ビルは崩壊し、人や車はディスプレイ上には見当たらない。


「怪物がアドベントすると、そこに一瞬重力場が出来て、吸い寄せられてしまう。その力でビルとかが崩壊するんだ。人とかはそっちに吸い寄せられてる」


数値さんがタブレット上の仮想キーボードを操作すると、モニタの位置が怪物の近くに変わる。

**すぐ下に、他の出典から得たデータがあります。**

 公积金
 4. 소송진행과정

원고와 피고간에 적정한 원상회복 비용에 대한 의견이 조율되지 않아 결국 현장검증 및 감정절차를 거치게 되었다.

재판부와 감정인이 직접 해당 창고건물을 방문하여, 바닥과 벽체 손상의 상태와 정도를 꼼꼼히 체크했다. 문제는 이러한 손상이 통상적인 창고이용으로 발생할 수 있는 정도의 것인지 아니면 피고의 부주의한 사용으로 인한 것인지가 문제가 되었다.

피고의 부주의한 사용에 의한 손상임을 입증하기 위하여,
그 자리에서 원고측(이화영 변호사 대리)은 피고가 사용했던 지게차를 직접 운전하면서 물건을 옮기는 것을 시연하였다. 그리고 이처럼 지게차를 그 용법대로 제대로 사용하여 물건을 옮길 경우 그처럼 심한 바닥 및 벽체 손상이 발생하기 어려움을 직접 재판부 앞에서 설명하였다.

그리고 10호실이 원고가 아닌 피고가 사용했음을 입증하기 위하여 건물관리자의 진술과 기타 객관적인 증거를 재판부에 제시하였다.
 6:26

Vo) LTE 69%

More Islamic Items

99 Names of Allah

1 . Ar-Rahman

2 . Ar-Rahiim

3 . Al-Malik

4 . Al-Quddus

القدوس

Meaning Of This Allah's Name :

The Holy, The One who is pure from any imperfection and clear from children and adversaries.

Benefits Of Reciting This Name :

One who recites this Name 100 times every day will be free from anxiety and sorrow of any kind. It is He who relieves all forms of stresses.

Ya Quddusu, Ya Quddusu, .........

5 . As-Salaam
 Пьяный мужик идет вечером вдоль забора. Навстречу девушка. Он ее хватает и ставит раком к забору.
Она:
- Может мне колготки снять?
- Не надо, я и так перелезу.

黒い霧のようなものに覆われたそれは、形容しがたい姿をしている。


「しかしこれは30分未来の話。もしこの怪物がそもそもいなかったらこんな悲惨な未来にはならない」


怪物が切られる。

言葉さんの刀に。


「だから私たちは、この世界が30分経つ前に、奴らを殲滅する。」


1体、2体……あっという間に8体。

切られた瞬間に怪物は霧となって霧散する。


「……こいつらは……どんな世界から来てるんだ?」


「世界?」


「キミが言ったんだろう?4次元は時空だって」


「ああ、言ったさ。あくまで空想上の理論をね」


「空想?」


「そう。2次元に住む生物にとって、3次元というものは想像できない。自分たちの知らない次元軸を持っているのだからね。同様に、3次元に住む我々にとって4次元と言うものは想像することも見ることもできない。」


机の上のビターチョコを口に放り込む。


「しかし、4次元目は時空。そう考えることによって、力学は発展できた。それならばそれが正しいと仮定しても問題はないでしょ?」


「……そういうもん……なのかな?」


「さあねえ……少なくとも、都合はいいよ。…………お、アドベント反応は終わったね。」


タブレットを操作し、未来の世界を確認する。

数値さんと江渕さんは目が合うと、二人して頷いた。


「言葉さん、お疲れ様です。アドベント反応は消えました。」


『承知しました』


江渕さんと言葉さんのやり取りを聞いて、ふと思う。


「どうやって戻ってくるの?」


「向こうにゲートはないから、30分未来にいったのであれば、30分待つしか無いね。」


「……なるほど……」


「まー意外と崩れてないビルの中とかに入ると面白いよ。商品とか勝手に食べても、全然バレないし。」


「…………アナタ、そんなことしてるんですか」


「おっといけね」


オレたちの会話を江渕さんは聞いていて、冷ややかな目で数値さんを見ていた。


………………………


「……そろそろですね。言葉さん、マージまで後30秒ほどです」


『承知しました。マージまで待機いたします。』


言葉さんは残り時間を利用して、本部に戻ってきていた。


「マージって何?」


「マージってのは、未来世界とリアル世界の結合タイミングのこと」


「はーい、3、2、1……マージします」


江渕さんの言葉とともに、オレの隣に言葉さんがすっと現れる。

それはもう最初からいたかのように。


「おかえり」


「ただいま」


何気ない挨拶をし、


「じゃあ、次はキミも言葉に付いてってね」


数値さんがオレに爆弾発言を残して部屋を出ていった。